(Raw records)
****************************************
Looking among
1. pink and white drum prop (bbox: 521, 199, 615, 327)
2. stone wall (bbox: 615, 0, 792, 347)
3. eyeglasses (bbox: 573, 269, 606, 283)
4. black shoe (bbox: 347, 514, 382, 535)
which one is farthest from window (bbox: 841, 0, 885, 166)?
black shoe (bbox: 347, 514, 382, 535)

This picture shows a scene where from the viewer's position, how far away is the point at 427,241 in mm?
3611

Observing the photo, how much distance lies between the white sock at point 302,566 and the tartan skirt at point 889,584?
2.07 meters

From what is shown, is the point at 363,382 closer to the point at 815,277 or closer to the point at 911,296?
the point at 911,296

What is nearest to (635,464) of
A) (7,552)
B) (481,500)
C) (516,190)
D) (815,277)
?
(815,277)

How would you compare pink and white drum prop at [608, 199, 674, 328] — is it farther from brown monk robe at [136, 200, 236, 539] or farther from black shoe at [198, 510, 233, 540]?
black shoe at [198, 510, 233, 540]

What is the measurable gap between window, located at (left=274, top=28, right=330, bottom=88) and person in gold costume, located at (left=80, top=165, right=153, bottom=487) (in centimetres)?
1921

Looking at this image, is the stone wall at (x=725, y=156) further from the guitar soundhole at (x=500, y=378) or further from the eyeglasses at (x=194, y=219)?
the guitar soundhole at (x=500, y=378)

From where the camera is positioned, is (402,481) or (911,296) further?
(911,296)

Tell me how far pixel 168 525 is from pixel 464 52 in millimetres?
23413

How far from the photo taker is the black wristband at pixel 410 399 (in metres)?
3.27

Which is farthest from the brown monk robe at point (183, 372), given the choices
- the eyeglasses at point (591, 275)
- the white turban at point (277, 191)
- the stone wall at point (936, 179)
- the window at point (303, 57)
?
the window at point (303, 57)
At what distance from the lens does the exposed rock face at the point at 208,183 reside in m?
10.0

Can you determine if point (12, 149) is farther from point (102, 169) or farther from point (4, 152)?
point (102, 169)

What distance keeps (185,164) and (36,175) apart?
****************************************
» **Given instruction**
Could you print all of the rows above again, word for word and unchanged?

» **Reply to the exercise**
Looking among
1. pink and white drum prop (bbox: 521, 199, 615, 327)
2. stone wall (bbox: 615, 0, 792, 347)
3. eyeglasses (bbox: 573, 269, 606, 283)
4. black shoe (bbox: 347, 514, 382, 535)
which one is farthest from window (bbox: 841, 0, 885, 166)?
black shoe (bbox: 347, 514, 382, 535)

This picture shows a scene where from the viewer's position, how far away is the point at 427,241 in mm?
3611

Observing the photo, how much distance lies between the white sock at point 302,566 and the tartan skirt at point 889,584?
2.07 meters

From what is shown, is the point at 363,382 closer to the point at 815,277 or closer to the point at 911,296?
the point at 911,296

What is nearest to (635,464) of
A) (7,552)
B) (481,500)
C) (516,190)
D) (815,277)
?
(815,277)

How would you compare pink and white drum prop at [608, 199, 674, 328] — is it farther from brown monk robe at [136, 200, 236, 539] or farther from black shoe at [198, 510, 233, 540]?
black shoe at [198, 510, 233, 540]

What is the measurable gap between window, located at (left=274, top=28, right=330, bottom=88) and person in gold costume, located at (left=80, top=165, right=153, bottom=487) (in centimetres)?
1921

Looking at this image, is the stone wall at (x=725, y=156) further from the guitar soundhole at (x=500, y=378) or further from the eyeglasses at (x=194, y=219)?
the guitar soundhole at (x=500, y=378)

From where the camera is positioned, is (402,481) or (911,296) further?
(911,296)

Tell me how far pixel 168 525 is from pixel 464 52 in millimetres?
23413

How far from the photo taker is the black wristband at pixel 410 399 (in metres)?
3.27

Which is farthest from the brown monk robe at point (183, 372), given the choices
- the eyeglasses at point (591, 275)
- the white turban at point (277, 191)
- the stone wall at point (936, 179)
- the window at point (303, 57)
?
the window at point (303, 57)
At what distance from the lens does the exposed rock face at the point at 208,183 reside in m?
10.0

Can you determine if point (12, 149) is farther from point (102, 169) or farther from point (4, 152)?
point (102, 169)

What distance keeps (185,164) and (36,175) apart?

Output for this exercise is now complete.